Furthermore, our supply chain is at real risk of collapse and a number of our members are unlikely to survive this crisis. It is therefore even more critical to re-open premises and kick-start the amusement industry again.


We want to support the government’s work to tackle the virus and re-build the economy. With that in mind, our approach has always been to put the safety of staff and the public first. Bacta members have invested extensively in staff training, social distancing, and hygiene measures in line with government guidance.

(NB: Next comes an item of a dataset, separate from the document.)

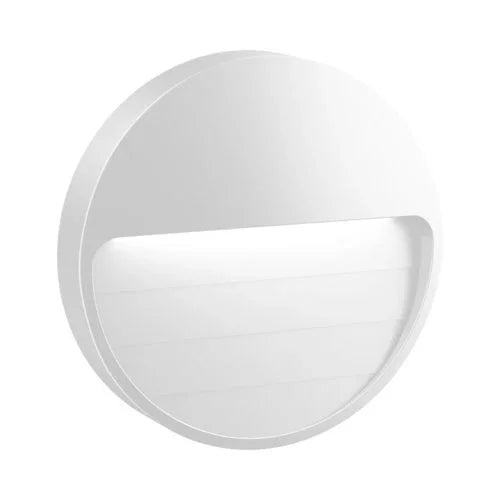 צמוד קיר לבן LOTUS-RB 6W IP65 3CCT - אור שי סיטונאות חשמל בע״מ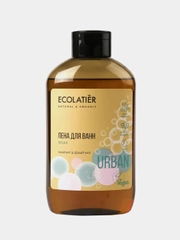Ecolatier Пена для ванн амарант & белый чай, 600 мл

We have been in regular contact with colleagues across government to demonstrate how our members have made their venues Covid-secure and the importance of re-opening to their long-term viability, and we hope the sector will be considered for re-opening at the earliest possibility given all the sector has had to endure over the past 10 months.



Business Loan Schemes

The Bounce Back Loans have been popular and worked well. The various CBILS schemes have been less successful. It has taken far too long for applications to be processed.  In a number of cases loans have been refused for reasons it is difficult to fathom or because bacta members are deemed to be in the gambling business – which putatively contravenes some banks’ CSR policies. It is our opinion that where the government has backed the loan it is wrong for banks to apply conditions that were absent from the government Guarantee.

A number of our members are now being told they have to pay off their existing CBILS loans before taking out new ones.  Repayments in any case will not start until April on the anniversary for the scheme being launched.

There is going to be increasing demand for extra loans as the lockdown has and will extend far beyond where anyone expected.  Banks must continue to support the economy.


Business Rates Relief extension

Employment and premises costs are the two largest fixed or semi-fixed costs for nearly all businesses.  The CJRS has been enormously helpful to businesses as has rates relief in the hospitality and leisure sector.

A cliff edge end to both these supports will be catastrophic.  They need to be phased out as the economy recovers from the current pandemic and businesses begin to generate the revenue that will allow them once again to meet their costs.


An extension of business rates relief beyond the current extension which is due to expire in April is therefore critical. Whilst optimally, relief should be extended for a further year for the retail, leisure, and hospitality sector of which we are a part, even half a years’ extension would help the high street which is on its knees.